• _TEXT SHOWN_:
════

None of the government agencies involved reported any direct harm resulting from Hale’s disclosures. But the Justice Department said two of the leaked documents were incorporated into an online guide for Islamic State fighters to avoid detection, and that the documents contained details useful to foreign governments and terrorist groups.

Much of what Hale disclosed was unrelated to his work, the government said, and so he could not know how damaging its release would be.

“I’m sure it wasn’t Mr. Hale’s intention to support ISIS, but that’s what he did,” Kromberg said in court.

The Justice Department sought a nine-year sentence, which would have been the longest yet in a leak case.

Such prosecutions were rare until the Obama and Trump administrations, when they became increasingly common. Under President Biden, the Justice Department has banned the use of secret orders and subpoenas to obtain journalists’ information. But the Justice Department is still pursuing an espionage case against WikiLeaks founder Julian Assange that began under Trump.

A group of First Amendment and media law scholars wrote to the court in support of Hale, calling him “a classic whistleblower, who acted in good faith to alert the public of secret government policies that deserved to be debated by the citizens in a truly functioning democracy.”

════

• _PROVIDED MATERIAL_:
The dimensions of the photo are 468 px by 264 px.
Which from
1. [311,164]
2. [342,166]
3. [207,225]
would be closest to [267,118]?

════

• _WORK TO COMPLETE_:
a - Answer these questions from the passage on the Hale leak case:
(i) How long a sentence did the Justice Department seek?
(ii) According to the Justice Department, what were two of the leaked documents incorporated into?
(iii) Under President Biden, what has the Justice Department banned?
b - Pick up the passage on the Hale leak case at the point where it ends and continue it.
The listing plays no part in this work.

• _TASK-BY-TASK ANSWERS_:
a -
(i) Nine years.
(ii) An online guide for Islamic State fighters to avoid detection.
(iii) The use of secret orders and subpoenas to obtain journalists' information.

b -
They argue that the Espionage Act was intended to punish foreign spies, not those who seek to enlighten the American people. Only one appeals court has approved the use of the Espionage Act against leakers, in a case involving financial motivation.

Hale had tried and failed to challenge his prosecution as violating his right to free speech. Even if no journalist is charged, his attorneys argued, prosecuting those who share information with journalists has a chilling effect.

The government countered that in the Internet age, information doesn’t have to go directly to foreign adversaries to undermine national security and said that Hale gave up any ability to argue that his actions were legal when he signed nondisclosure agreements.

Biden has pulled narrowed the freedom the Trump administration gave the military and CIA to conduct drone strikes outside of the battlefields of Afghanistan, Syria and Iraq. But the new administration has lowered the bar for airstrikes in Iraq and Syria.

Relatives of the two men killed in Yemen in 2012 sued unsuccessfully in U.S. federal court.

In court, Hale said he is a descendant of Nathan Hale, who was executed for spying on the British during the Revolutionary War. Quoting a line often attributed to his ancestor, he said he accepted punishment for taking the documents and for taking innocent lives.

“I have but this one life to give in service of my country,” he said.